Let's design an experiment where we have three factors, each with two levels (e.g. male/female). This gives a total of eight groups, our $x$ variables. In each group, we have a single subject, so eight total observations. On each subject, we measure some value $y$.
$$ y_i = \beta_0 + \beta_1x_{i1} + \beta_1x_{i2} + \epsilon_i$$
For whatever reason, I am highly interested in the bias and variance of the response variable when the predictors are $(0,1,0)$. My first thought would be to bootstrap.$^{\dagger}$
But the predictors are not random variables!
Would it be acceptable to bootstrap the 4-dimensional (each factor, plus the response variable) data set in order to calculate, say, the bias and variance?
I'll give some pseudo-code of what I have in mind.
biases = list/vector/whatever
preds = list/vector/whatever
for i in 1:1000 # Take 1000 bootstrap samples
idx = sample(1:8, 8, replace=T) # get the indices of the rows being resampled
df_boot = df[idx,] # take those indices
model = do_regression(df_boot) # fit the regression
pred = predict(model, x=(0,1,0)) # predict when x=(0,1,0)

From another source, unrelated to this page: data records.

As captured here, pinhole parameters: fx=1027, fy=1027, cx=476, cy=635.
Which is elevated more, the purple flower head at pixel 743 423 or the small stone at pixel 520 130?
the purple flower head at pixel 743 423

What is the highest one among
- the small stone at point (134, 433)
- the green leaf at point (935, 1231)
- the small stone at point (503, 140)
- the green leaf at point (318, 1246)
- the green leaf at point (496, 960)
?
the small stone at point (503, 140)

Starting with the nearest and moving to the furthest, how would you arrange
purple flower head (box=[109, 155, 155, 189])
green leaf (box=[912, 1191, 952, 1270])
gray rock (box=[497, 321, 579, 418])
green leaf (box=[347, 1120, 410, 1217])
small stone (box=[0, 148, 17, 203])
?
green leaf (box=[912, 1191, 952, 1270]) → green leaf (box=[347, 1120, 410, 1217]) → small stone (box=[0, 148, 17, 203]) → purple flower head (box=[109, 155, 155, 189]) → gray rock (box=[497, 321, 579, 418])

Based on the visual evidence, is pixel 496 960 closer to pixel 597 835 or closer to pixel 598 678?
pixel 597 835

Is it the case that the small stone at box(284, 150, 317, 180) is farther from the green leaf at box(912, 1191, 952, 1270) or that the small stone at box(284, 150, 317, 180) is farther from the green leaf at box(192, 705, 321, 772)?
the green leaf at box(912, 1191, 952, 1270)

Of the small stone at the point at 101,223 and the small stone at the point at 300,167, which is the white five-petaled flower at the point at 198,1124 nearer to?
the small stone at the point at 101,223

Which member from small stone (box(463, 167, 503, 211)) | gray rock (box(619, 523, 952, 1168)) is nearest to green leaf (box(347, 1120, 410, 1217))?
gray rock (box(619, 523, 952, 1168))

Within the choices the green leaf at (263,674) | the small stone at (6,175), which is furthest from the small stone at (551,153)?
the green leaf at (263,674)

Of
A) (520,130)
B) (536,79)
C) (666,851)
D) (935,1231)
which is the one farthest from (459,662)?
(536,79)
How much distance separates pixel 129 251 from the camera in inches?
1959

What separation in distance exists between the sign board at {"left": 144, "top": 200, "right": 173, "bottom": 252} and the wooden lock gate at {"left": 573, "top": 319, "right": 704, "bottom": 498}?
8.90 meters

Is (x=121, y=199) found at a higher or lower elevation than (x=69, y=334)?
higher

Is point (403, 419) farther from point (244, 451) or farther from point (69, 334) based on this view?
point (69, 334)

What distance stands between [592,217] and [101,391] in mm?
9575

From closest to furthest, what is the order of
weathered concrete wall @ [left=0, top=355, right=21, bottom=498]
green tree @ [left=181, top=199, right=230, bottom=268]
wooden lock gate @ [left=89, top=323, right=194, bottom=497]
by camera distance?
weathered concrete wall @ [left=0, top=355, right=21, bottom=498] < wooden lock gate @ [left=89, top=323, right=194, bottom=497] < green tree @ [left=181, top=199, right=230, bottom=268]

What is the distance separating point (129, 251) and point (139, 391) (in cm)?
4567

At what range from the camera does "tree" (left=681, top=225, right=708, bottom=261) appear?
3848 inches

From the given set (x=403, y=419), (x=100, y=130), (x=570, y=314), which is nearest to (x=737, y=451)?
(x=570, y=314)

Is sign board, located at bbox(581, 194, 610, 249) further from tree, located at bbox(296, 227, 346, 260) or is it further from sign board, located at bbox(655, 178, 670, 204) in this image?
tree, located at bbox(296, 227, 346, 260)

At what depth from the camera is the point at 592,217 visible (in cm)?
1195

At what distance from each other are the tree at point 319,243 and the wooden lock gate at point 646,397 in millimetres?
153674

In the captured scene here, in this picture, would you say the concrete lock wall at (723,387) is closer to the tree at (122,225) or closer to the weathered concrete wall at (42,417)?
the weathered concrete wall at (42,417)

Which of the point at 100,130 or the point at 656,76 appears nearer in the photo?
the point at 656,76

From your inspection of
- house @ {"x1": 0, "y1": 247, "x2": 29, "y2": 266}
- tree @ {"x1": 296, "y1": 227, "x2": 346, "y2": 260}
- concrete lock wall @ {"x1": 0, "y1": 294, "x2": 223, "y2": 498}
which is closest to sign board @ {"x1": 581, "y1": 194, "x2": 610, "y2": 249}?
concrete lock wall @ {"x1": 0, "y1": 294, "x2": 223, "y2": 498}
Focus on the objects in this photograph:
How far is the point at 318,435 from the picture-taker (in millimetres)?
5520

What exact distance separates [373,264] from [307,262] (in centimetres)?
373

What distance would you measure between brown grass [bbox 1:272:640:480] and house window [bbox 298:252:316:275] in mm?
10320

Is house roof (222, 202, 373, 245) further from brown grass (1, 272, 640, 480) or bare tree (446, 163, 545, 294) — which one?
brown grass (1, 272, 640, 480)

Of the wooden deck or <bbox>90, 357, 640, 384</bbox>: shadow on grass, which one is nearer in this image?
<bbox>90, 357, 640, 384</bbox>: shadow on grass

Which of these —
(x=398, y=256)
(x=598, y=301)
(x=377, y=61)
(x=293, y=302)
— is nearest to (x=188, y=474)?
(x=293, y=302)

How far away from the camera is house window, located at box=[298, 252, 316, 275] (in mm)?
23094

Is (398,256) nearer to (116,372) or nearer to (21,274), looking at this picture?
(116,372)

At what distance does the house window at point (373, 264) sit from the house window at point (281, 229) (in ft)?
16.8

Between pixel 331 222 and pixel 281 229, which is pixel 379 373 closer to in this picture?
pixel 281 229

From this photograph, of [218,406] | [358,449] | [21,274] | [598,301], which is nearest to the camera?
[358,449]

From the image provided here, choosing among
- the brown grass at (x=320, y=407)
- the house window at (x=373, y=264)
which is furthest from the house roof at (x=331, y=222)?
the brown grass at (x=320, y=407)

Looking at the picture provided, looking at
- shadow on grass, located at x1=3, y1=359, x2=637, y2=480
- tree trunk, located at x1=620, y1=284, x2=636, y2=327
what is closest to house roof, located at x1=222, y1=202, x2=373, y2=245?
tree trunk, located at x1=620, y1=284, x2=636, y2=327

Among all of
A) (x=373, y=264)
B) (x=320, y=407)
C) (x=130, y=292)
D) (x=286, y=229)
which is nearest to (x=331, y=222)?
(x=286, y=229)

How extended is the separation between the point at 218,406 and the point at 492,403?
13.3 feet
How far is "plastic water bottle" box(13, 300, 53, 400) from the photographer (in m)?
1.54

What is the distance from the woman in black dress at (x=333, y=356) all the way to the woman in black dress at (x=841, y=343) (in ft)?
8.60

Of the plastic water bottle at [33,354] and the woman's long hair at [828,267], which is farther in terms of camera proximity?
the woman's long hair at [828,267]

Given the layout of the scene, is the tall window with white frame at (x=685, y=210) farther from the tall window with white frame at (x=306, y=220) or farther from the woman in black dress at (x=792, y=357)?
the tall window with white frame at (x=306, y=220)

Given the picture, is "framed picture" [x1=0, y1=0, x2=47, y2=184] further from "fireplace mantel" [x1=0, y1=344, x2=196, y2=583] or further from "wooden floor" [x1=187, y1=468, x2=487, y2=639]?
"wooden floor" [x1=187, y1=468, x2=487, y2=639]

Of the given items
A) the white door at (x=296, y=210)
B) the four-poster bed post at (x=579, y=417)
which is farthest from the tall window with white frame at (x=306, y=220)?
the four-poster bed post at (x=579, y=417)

biases[i] = pred - df[x=(0,1,0)] # calculate bias
preds[i] = pred # store prediction for variance calculation later
print(mean(biases))
print(var(preds))
Example Data Frame:
X1 | X2 | X3 | Y
================
0 | 0 | 0 | 4
0 | 0 | 1 | 2
0 | 1 | 0 | 3
0 | 1 | 1 | 5
1 | 0 | 0 | 3
1 | 0 | 1 | 3
1 | 1 | 0 | 7
1 | 1 | 1 | 8
$^{\dagger}$Small sample size, yada yada yada. Maybe I have eight-zillion subjects instead of just eight.